Since then I have done a lot of thinking about who I am and how I see myself.
I have had a negative body image for most of my life and this started at a young age. My sister is two years older than me but I have been larger than her the majority of my life (until recently since she is into body building!). I would get her hand-me down clothes because she was older so logically they should have fit me; that was not necessarily the case. I have fair sized bunions on both of my feet from years of wearing shoes that were too short for me. I can remember feeling my hot bunions pulsating while crossing through the field on my way to public school.
I reached puberty at a young age and one day when I was coming down the stairs my mom made a comment about my ass. She told me that it was a weird shape and stuck out too far. I believe that the term “bubble butt” was being used in the house at some point. Another time she saw me with my shirt off and said: “I have never seen breasts like that; they are a weird shape.” I still remember the look on her face as she stared down at them with bewilderment. These comments stung and I used to wear my hair long in an attempt to drape it over my body.
Just yesterday I was admiring my ass in the mirror. I have only been running for a few weeks but I can already see the improvement. Never once has a man told me that my body looks weird. In fact when I was 16, I remember not understanding why the boy next door used to stare at me every time I went for a swim. It was both creepy and confusing.
My daughter is currently 8 and when I was close to that age my mom would make my sister sit on the stairs that led down to our unfinished basement with a stop watch. Her job was to time me as I jumped rope or used the lemon twist next to my older brother’s red hockey net. I remember being thankful that I had a choice between the skipping rope and the lemon twist and I concentrated on the sound that it made as it spun rhythmically around my ankle.
This enforced situation was unfair to both me and my sister and I know that she feels sorry for this when it wasn’t even her fault. But it was harmful in many ways and affected my relationship with her. I am grateful that one day when I was about 20 years old, we made a conscious decision to change the dynamics of our relationship and she has been one of my best friends ever since. She has also been very inspiring to me. She has gone ahead and created a career and is a great role model for many women.
When I was approximately 16 years old, my mom decided that I should eat only diet pudding.

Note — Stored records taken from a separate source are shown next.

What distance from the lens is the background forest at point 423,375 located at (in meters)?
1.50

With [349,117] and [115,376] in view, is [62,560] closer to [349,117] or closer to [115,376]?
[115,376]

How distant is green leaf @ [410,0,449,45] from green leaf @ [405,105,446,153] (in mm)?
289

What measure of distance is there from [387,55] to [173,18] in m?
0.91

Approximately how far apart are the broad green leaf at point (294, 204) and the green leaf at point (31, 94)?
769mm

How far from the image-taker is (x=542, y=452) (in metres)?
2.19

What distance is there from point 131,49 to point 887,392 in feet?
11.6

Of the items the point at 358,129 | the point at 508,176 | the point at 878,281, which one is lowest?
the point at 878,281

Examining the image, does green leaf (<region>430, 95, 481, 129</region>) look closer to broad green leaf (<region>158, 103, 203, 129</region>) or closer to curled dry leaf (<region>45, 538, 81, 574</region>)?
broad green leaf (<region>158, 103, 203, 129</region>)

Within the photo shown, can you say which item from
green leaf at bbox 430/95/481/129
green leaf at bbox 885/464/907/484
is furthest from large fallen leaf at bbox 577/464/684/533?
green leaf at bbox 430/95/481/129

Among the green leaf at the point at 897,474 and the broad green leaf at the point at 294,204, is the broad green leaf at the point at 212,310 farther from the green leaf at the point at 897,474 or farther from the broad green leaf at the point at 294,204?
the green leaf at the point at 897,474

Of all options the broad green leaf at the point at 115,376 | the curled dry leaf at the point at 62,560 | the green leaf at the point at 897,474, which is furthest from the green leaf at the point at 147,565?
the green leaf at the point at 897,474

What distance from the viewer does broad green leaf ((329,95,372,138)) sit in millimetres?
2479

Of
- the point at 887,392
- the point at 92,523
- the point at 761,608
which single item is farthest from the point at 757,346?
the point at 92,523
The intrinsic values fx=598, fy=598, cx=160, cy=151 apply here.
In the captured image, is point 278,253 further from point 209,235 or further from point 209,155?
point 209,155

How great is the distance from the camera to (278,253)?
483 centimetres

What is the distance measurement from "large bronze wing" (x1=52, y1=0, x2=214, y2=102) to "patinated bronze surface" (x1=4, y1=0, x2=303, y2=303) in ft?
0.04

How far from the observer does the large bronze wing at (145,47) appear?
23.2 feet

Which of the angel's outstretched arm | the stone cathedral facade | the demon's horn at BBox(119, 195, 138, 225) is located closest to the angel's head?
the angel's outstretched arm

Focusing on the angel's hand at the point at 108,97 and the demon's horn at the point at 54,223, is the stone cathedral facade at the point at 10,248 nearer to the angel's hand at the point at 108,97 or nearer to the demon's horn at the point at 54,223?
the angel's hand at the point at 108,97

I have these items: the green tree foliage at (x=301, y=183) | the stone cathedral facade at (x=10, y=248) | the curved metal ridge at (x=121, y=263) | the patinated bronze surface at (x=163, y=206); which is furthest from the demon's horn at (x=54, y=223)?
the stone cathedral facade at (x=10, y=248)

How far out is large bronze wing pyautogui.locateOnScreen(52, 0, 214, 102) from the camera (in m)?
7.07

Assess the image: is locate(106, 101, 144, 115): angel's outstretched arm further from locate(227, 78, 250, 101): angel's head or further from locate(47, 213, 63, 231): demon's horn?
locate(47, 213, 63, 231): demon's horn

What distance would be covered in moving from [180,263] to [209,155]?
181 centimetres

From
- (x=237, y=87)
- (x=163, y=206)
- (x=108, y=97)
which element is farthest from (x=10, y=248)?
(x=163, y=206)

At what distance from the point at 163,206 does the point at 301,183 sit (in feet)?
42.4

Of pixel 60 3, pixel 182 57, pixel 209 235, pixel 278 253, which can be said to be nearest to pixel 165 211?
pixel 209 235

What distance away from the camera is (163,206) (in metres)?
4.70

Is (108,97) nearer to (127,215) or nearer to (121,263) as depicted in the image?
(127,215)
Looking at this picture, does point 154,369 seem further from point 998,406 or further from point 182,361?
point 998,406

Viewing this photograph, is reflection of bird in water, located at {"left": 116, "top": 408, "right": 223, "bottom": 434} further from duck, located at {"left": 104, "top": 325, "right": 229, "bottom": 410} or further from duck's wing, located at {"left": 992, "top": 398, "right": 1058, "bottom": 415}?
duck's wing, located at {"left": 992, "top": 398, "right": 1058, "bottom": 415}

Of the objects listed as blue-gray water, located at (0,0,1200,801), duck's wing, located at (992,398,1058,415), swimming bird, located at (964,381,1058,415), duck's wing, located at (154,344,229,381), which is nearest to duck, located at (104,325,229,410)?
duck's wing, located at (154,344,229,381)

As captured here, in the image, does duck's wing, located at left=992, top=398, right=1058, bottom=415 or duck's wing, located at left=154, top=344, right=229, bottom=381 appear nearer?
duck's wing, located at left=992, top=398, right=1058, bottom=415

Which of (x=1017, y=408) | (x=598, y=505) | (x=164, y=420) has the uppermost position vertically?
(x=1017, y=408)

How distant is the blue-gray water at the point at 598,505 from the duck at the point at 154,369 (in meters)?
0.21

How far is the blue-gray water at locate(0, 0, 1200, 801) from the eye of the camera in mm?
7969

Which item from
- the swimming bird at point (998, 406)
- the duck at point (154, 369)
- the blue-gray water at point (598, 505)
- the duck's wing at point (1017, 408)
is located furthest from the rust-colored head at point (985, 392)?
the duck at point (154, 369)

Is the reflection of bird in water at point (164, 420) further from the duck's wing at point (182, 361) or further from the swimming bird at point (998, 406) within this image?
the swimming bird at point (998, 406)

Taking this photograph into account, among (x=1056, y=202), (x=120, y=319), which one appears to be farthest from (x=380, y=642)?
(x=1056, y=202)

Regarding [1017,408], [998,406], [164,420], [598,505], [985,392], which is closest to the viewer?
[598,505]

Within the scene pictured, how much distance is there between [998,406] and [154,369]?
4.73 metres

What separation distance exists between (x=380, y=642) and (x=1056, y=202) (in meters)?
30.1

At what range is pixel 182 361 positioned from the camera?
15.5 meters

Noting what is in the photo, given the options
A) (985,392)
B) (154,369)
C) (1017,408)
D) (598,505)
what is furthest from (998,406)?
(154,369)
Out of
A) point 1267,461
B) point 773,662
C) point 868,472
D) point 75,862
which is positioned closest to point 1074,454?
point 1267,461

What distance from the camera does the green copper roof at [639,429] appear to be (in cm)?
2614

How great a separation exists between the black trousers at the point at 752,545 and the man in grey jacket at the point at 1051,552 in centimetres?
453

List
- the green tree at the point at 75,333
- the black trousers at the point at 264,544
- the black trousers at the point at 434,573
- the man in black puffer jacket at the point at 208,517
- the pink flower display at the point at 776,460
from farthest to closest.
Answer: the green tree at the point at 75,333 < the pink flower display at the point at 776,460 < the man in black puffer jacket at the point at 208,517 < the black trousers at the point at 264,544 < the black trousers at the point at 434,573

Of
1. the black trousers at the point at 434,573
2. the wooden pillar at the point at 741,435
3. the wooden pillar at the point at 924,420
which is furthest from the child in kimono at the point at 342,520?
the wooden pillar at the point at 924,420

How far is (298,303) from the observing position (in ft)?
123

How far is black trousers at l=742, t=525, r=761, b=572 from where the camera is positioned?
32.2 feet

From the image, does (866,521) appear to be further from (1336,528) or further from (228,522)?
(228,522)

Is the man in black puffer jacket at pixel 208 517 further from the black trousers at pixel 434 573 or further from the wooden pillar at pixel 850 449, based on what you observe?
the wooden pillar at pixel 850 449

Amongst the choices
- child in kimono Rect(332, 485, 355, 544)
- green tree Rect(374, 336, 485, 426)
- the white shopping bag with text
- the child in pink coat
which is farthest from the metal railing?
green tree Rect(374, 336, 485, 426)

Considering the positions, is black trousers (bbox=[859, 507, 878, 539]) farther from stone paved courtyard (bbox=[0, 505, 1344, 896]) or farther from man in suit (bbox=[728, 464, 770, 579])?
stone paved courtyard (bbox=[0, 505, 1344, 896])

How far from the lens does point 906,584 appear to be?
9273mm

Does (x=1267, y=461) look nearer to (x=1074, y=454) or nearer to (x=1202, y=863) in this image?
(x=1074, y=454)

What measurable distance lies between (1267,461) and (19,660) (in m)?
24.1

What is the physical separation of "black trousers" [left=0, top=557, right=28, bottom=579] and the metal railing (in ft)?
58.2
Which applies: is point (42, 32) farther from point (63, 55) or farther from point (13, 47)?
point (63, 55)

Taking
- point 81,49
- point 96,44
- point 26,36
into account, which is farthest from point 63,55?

I would go into the cellar at our second house where I hid my stash on the shelf behind the door and I would shamefully shove it into my mouth while the rest of my family ate dinner upstairs. I would then go into the dusty furnace room beside the cellar and ride the exercise bike for as long as I could manage. It was years before I enjoyed the taste of vanilla pudding again.
I am very careful about what I say and how I act around my daughter. She saw me naked one time and made a comment about my stomach sticking out. I said: “I think I look great. Also, remember that I had two babies in there.” I quickly changed the subject and we started our day. I have never commented on her weight or appearance except to compliment her. She once revealed that she thinks she is fat and I told her that she is just right and beautiful. I want to be a positive role model for her. She sees me eating well and exercising. I love her and I know that she is listening to me.